Given text =>
□ □ □ □
- Born: September 18, 1955 (age 70) Louisville, Kentucky, United states
- Genres: Americana, alternative bluegrass
- Occupations: Singer; songwriter; instrumentalist; bandleader; author;
- Instruments: Vocals, guitar, mandolin
- Years active: 1980s-present
- Labels: Prima Records, Island
- Website: www.sidgriffin.com

= Sid Griffin =

American musician

Albert Sidney "Sid" Griffin (born September 18, 1955) is an American singer, songwriter, guitarist-mandolinist, bandleader, and author who lives in London, England. He led the Long Ryders band in the 1980s, founded the Coal Porters group in the 1990s, has recorded several solo albums and is the author of volumes on Bob Dylan, Gram Parsons and bluegrass music.

==Early life==
Griffin was born in Louisville, Kentucky. He is an eighth-generation Kentuckian. After graduating from Ballard High School in eastern Louisville and playing in a band called The Frosties, Griffin attended the University of South Carolina, receiving a bachelor's degree in journalism in 1977. He then moved to Los Angeles, California, to launch a career as a musician.

==Career==
He briefly played in the punk band Death Wish before joining Shelley Ganz to form the Unclaimed in 1979. Steeped in the garage band ethos of the 1960s, the Unclaimed released a self-titled four-track EP on the Moxie label in September 1980, which included the early Griffin compositions "Time to Time" and "Deposition Central".

Griffin left the Unclaimed in November 1981, along with band's bassist Barry Shank, to form the nascent Long Ryders, adding Greg Sowders on drums and, after a period of searching, guitarist Stephen McCarthy. Shank resigned from the band to pursue a doctoral degree after a year, and British musician Des Brewer took over on bass in time for the Long Ryders' debut EP, 10-5-60 (1983). Tom Stevens then replaced Brewer and joined Griffin, Sowders and McCarthy for the Long Ryders' Native Sons (1984), the band's first full-length album on Frontier Records, and two subsequent major label releases, State of Our Union (1985) and Two-Fisted Tales (1987), on Island Records. The Long Ryders broke up in December 1987. In January 2016, the European label Cherry Red Records released a four-CD box set, Final Wild Songs, comprising the band's original three full-length albums, their one EP, various rarities and demos, and a 15-song live Benelux radio performance. The label also put out expanded, multi-disc versions in 2018 of State of Our Union and Two-Fisted Tales.
□ □ □ □
Record list =>
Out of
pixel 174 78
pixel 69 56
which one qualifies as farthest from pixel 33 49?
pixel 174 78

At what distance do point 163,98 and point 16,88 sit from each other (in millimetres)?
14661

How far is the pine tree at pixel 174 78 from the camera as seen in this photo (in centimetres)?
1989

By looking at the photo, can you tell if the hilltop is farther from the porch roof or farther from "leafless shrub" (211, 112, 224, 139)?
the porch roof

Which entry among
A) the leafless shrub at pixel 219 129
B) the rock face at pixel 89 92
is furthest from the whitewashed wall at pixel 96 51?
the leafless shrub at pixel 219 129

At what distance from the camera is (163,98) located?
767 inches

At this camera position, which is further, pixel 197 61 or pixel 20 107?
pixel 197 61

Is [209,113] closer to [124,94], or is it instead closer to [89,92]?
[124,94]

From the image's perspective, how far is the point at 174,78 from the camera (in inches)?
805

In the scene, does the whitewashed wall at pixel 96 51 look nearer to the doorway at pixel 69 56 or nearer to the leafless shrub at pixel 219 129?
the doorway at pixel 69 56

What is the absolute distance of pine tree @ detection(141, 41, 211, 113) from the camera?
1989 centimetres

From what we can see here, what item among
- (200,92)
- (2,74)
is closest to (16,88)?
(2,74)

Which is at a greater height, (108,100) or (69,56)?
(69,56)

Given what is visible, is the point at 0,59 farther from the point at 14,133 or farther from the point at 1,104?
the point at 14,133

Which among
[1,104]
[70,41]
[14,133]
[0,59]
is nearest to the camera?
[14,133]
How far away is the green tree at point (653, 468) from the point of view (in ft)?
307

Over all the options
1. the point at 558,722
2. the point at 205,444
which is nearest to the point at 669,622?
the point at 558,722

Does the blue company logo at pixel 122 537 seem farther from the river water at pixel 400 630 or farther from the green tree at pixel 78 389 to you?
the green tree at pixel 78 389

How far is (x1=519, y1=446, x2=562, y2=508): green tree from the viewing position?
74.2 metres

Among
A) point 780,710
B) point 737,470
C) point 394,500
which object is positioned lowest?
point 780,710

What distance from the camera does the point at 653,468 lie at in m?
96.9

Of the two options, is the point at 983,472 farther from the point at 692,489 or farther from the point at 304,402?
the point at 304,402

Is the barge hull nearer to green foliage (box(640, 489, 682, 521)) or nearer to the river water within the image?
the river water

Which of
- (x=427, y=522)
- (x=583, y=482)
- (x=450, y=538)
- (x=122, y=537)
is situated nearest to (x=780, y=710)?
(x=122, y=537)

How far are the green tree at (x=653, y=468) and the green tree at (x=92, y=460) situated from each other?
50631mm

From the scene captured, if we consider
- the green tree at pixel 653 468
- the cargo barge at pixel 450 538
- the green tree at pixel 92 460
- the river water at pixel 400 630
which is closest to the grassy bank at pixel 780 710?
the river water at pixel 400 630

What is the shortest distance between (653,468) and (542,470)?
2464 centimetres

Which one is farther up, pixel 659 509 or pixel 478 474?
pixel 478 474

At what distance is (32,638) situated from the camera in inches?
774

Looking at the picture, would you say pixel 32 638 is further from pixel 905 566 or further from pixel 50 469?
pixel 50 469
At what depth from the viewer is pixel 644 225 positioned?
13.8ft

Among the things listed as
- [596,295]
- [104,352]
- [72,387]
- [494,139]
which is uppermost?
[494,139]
□ □ □ □
Exercise task =>
Please reproduce the Sid Griffin article word for word between "- Born: September" and "and bluegrass music.", inclusive. The listing above is separate from the Sid Griffin article.

Task result =>
- Born: September 18, 1955 (age 70) Louisville, Kentucky, United states
- Genres: Americana, alternative bluegrass
- Occupations: Singer; songwriter; instrumentalist; bandleader; author;
- Instruments: Vocals, guitar, mandolin
- Years active: 1980s-present
- Labels: Prima Records, Island
- Website: www.sidgriffin.com

= Sid Griffin =

American musician

Albert Sidney "Sid" Griffin (born September 18, 1955) is an American singer, songwriter, guitarist-mandolinist, bandleader, and author who lives in London, England. He led the Long Ryders band in the 1980s, founded the Coal Porters group in the 1990s, has recorded several solo albums and is the author of volumes on Bob Dylan, Gram Parsons and bluegrass music.